It would appear that the South African Competition Commission (the Commission) continues with its robust approach to horizontal mergers as it has recently recommended that Pepkor’s sale of the Building Company (BUCO) for 1.1 billion rand to Cashbuild be blocked. The Commission argues that the merger will create a dominant supplier of building material and related products in many townships and would post merger be able to use its buyer power to squeeze the margins of its suppliers.
Since the recent amendment of the Competition Act it has become apparent that the Commission has also become increasingly more robust in introducing public interest considerations into its assessment of mergers. The Competition Act now explicitly requires the Competition Authorities to place equal weight on the public interest considerations and has also added certain additional public interest factors which the Competition Authorities are required to consider in assessing notified mergers. The two main areas which the Competition Authorities tend to focus on from a public interest perspective are (i) the potential impact on employment and (ii), in more recent times, the promotion of a greater spread of ownership, in particular to increase the levels of ownership by historically disadvantaged persons and workers in firms in the market.
Merger parties should also be cognisant of the importance of evidence based approaches to merger analyses and the fact that the Commission will be likely to scrutinise the public interest considerations involved in transactions. This is evident from recent transactions in which Nortons Inc was involved.

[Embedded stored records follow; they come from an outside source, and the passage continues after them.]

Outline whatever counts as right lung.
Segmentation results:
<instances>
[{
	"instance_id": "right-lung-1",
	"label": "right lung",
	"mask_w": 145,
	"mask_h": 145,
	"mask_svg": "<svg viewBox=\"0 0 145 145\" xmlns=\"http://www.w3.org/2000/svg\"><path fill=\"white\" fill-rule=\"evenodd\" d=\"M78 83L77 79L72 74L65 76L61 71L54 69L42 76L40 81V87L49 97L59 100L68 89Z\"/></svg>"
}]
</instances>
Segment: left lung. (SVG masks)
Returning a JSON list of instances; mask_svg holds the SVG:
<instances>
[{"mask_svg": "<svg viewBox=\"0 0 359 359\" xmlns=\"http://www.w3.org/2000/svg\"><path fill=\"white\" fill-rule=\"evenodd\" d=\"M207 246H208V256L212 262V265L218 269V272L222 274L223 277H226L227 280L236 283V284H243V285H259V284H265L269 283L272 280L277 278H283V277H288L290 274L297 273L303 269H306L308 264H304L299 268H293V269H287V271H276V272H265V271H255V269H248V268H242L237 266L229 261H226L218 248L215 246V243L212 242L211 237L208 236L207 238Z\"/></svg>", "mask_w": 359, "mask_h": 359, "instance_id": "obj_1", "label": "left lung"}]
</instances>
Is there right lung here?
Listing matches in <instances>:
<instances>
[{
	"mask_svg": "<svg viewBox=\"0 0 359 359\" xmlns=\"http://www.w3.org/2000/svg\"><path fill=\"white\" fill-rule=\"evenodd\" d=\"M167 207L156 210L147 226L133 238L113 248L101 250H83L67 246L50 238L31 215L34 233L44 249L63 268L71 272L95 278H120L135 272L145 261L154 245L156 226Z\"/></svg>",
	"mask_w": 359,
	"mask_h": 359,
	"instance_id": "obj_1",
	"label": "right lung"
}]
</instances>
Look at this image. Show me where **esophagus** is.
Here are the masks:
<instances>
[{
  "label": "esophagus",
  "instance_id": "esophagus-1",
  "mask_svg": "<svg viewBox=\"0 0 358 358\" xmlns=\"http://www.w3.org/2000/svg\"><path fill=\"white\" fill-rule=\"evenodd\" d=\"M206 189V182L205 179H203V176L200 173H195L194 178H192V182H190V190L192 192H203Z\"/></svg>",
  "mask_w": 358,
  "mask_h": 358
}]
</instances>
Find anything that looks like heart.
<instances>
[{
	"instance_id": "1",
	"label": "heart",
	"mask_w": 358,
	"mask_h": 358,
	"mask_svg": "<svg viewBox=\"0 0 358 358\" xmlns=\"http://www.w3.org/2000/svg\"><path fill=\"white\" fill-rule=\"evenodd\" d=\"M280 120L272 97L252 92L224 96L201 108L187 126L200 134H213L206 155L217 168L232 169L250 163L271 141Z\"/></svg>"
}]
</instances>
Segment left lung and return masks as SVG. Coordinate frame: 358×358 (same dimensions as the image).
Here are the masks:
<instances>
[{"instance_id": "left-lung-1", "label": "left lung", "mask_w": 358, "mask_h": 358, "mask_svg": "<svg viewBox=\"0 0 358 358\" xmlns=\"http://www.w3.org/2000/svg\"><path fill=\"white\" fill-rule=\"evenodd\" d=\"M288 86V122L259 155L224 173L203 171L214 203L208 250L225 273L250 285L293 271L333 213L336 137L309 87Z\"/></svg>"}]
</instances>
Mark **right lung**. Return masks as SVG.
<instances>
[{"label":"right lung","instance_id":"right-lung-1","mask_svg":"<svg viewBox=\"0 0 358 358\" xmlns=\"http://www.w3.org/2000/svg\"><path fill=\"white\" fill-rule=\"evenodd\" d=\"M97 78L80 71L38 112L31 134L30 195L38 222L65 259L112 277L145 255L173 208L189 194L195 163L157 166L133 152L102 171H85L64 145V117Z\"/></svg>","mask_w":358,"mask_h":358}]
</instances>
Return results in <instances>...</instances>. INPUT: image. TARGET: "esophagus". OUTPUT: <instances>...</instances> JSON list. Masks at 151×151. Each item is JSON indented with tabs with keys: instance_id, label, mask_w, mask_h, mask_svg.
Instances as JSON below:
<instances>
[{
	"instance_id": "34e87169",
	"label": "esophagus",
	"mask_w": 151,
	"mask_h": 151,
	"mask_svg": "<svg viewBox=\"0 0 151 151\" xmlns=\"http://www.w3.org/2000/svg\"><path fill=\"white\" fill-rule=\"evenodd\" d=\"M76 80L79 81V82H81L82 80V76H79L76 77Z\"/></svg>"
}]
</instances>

For example, the Commission recommended that the large merger between Senwes and Suidwes be prohibited. However, the merger parties were able to demonstrate through evidence based analysis that the merger would not substantially reduce competition and it was ultimately approved by the Competition Tribunal.
The WeBuyCars and Naspers merger was also recently prohibited due to the fact that the Competition Authorities concluded that the merger would have a negative effect on smaller players, such as Weelee.
Nortons Inc successfully represented the merger parties in the Senwes/Suidwes transaction and also the opposing party (Weelee) in opposing the WeBuyCars/Naspers merger.